New financing structures and debt providers emerged after the 2008 financial collapse and the subsequent Eurozone crisis. They remain influential today, despite calmer markets of late. Export credit agencies (ECAs) propped up lending volumes in Latin America, and even feature prominently in OECD countries, Chile included.

The International Finance Corporation (IFC) is one of many multilateral lenders that have become increasingly comfortable lending to merchant projects in Chile and Mexico, providing that they use renewable technology. Sponsors also leaned harder on local banks to fill out debt packages, after European banks turned their attention away from non-core markets.

Gener started work on the Cochrane and Alto Maipo financings long before 2013. The developer approached banks years before both signed, and neared financial close on Cochrane at the end of 2012, though that deal ultimately signed in late March 2013. Alto Maipo went to market about the same time as Cochrane, with a different group of staff managing that process, and closed in early December 2013.

For the $1.3 billion 472MW Cochrane, Gener could have again have leaned mostly on Korean ECAs, given that POSCO is the plant’s engineering, procurement and construction contractor.

Instead, it brought in a co-sponsor, Japanese trading house Mitsubishi, which not only allowed it to work with the Japanese export credit agencies, but also with Mitsubishi’s Japanese commercial relationship banks. These commercial banks – Sumitomo Mitsui Banking Corporation, Bank of Tokyo-Mitsubishi UFJ and Mizuho – have all made Latin American project finance a priority, and all joined the Cochrane deal. JBIC and Nippon Export and Investment Insurance (NEXI), as well as K-sure, also signed on.

For the $1.05 billion Cochrane debt, Gener closed a $500 million direct loan with JBIC, and two 17-year loans, one with NEXI coverage, the other with K-sure coverage. The three Japanese banks joined the NEXI tranche, priced about 200bp over Libor, while HSBC, Mizuho, Korea Finance Corporation and SMBC participated in the K-sure loan, which priced at about 210bp. Banco del Estado de Chile provided a $55 million letter of credit facility. HSBC was Gener’s financial adviser on Cochrane.

Cochrane features a 20MW battery storage system and benefited from power purchase agreements (PPAs) with the neighbouring Sierra Gorda copper mine, as well as other local mining companies. Alto Maipo, however, has PPAs for just 160MW of its maximum 531MW capacity.

As with Cochrane, Gener brought in outside equity on the $2.05 billion Alto Maipo plant. It sold a 40% stake in Alto Maipo to Antofagasta Minerals, whose subsidiaries were counterparties on the project’s only PPAs.

Before Cochrane, Gener had been comfortable developing and financing projects on its own, and could still do so if necessary.
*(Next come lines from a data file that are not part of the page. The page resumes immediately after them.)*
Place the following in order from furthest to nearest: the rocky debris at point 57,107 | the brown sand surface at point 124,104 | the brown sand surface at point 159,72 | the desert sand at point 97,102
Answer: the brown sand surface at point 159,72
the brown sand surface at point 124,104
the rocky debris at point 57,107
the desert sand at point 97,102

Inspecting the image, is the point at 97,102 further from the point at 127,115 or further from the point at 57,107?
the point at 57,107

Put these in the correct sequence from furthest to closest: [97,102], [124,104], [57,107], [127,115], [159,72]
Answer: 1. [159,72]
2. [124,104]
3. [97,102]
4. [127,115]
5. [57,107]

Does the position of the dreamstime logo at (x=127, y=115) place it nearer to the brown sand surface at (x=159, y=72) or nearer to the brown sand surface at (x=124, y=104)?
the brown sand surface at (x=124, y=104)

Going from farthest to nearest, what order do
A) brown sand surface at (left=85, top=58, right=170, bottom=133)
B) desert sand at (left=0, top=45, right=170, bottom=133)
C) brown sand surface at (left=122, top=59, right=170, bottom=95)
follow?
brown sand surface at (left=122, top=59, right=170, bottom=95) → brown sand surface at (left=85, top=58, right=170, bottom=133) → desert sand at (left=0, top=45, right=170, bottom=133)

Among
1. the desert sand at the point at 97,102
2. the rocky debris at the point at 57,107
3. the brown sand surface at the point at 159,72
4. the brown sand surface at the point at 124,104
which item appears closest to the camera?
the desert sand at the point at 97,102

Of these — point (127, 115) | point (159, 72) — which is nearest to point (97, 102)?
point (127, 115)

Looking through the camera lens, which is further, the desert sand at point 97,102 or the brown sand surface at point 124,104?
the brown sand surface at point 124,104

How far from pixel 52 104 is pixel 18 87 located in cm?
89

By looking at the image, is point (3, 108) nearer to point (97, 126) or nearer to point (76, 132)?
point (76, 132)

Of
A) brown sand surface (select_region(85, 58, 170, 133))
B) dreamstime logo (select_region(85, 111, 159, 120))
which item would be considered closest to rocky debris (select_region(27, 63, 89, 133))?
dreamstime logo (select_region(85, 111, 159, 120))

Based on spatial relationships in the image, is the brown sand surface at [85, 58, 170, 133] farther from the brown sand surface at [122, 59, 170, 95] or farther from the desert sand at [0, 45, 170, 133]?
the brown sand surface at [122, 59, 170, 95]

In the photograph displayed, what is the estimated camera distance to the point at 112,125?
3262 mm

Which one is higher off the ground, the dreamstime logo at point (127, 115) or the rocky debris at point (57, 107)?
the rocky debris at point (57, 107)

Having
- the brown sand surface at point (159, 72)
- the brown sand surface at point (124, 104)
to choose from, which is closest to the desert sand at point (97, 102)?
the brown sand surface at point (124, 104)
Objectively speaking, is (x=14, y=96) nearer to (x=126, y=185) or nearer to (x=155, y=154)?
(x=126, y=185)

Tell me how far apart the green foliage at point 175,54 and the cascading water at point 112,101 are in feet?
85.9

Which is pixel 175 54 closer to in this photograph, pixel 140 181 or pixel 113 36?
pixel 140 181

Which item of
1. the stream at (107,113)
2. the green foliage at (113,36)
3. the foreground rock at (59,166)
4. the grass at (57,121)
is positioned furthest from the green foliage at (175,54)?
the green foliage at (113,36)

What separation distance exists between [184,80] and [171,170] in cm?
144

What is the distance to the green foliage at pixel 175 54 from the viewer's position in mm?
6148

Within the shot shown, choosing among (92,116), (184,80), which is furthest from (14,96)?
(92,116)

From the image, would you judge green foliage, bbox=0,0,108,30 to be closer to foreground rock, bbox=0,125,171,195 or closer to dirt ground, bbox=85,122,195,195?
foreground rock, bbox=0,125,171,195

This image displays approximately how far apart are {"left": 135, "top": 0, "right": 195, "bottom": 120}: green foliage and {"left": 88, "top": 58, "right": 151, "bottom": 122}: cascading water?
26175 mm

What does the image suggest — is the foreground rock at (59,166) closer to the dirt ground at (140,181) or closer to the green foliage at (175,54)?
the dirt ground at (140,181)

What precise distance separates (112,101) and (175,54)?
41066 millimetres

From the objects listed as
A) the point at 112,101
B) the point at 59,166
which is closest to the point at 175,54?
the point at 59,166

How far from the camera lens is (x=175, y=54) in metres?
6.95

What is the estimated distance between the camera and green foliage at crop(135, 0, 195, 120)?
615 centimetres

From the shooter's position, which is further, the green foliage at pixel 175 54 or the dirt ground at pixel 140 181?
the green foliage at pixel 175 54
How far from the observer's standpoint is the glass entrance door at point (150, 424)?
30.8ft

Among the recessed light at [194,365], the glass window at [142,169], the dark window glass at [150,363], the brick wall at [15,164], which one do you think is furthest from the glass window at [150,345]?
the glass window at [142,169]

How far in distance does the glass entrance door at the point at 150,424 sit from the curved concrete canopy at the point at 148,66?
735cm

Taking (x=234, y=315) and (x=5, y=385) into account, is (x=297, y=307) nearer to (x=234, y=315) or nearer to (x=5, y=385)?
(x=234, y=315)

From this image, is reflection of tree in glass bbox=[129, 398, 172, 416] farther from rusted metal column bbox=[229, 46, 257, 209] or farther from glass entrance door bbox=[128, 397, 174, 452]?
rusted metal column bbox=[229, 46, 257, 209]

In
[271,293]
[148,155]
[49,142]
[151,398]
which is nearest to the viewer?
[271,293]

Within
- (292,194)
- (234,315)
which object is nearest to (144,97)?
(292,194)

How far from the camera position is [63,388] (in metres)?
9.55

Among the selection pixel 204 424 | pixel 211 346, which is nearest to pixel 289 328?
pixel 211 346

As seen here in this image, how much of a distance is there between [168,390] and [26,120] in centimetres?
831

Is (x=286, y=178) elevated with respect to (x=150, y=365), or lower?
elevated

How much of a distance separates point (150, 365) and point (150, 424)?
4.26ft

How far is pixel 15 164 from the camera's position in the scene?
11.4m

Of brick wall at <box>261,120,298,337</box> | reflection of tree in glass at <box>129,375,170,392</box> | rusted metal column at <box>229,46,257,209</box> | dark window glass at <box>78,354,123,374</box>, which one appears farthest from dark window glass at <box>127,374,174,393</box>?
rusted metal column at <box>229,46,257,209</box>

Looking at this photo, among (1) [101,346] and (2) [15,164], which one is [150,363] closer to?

But outside equity can give it access to more, cheaper, and longer-term debt, and allow it to grow its portfolio faster.

Before Antofagasta formally joined Alto Maipo, in July 2013, Gener had already asked the IFC and other development lenders to consider committing to Alto Maipo’s debt financing. The IFC has closed merchant financings in Chile before. In December 2013 – the same month that the Alto Maipo debt closed – the IFC and the Overseas Private Investment Corporation (Opic) closed $100.4 million in non-recourse debt for SunEdison’s San Andrés merchant solar photovoltaic project in Atacama, Chile. The IFC has also participated in merchant wind financings in Chile.

Commercial banks did participate in the $1.217 billion Alto Maipo debt, but the IFC and Opic offered advantages in terms of longer tenors and comfort with merchant exposures. Chile’s ,spot prices however, make it easy for lenders to take on merchant exposure, because they are high enough to make renewables economical without any incentives. The Inter-American Development Bank (IADB) financed Alto Maipo alongside a group of local and regional banks (CorpBanca, Banco de Crédito e Inversiones, Banco del Estado de Chile and Itaú BBA) and two European lenders (DNB and KfW IPEX).

Gener managed to obtain a 20-year tenor despite the merchant exposure, though it accepted conservative gearing of 59%. Opic was the largest lender, and committed $245 million. The IADB and the IFC took tickets of $195 million and $145 million, respectively.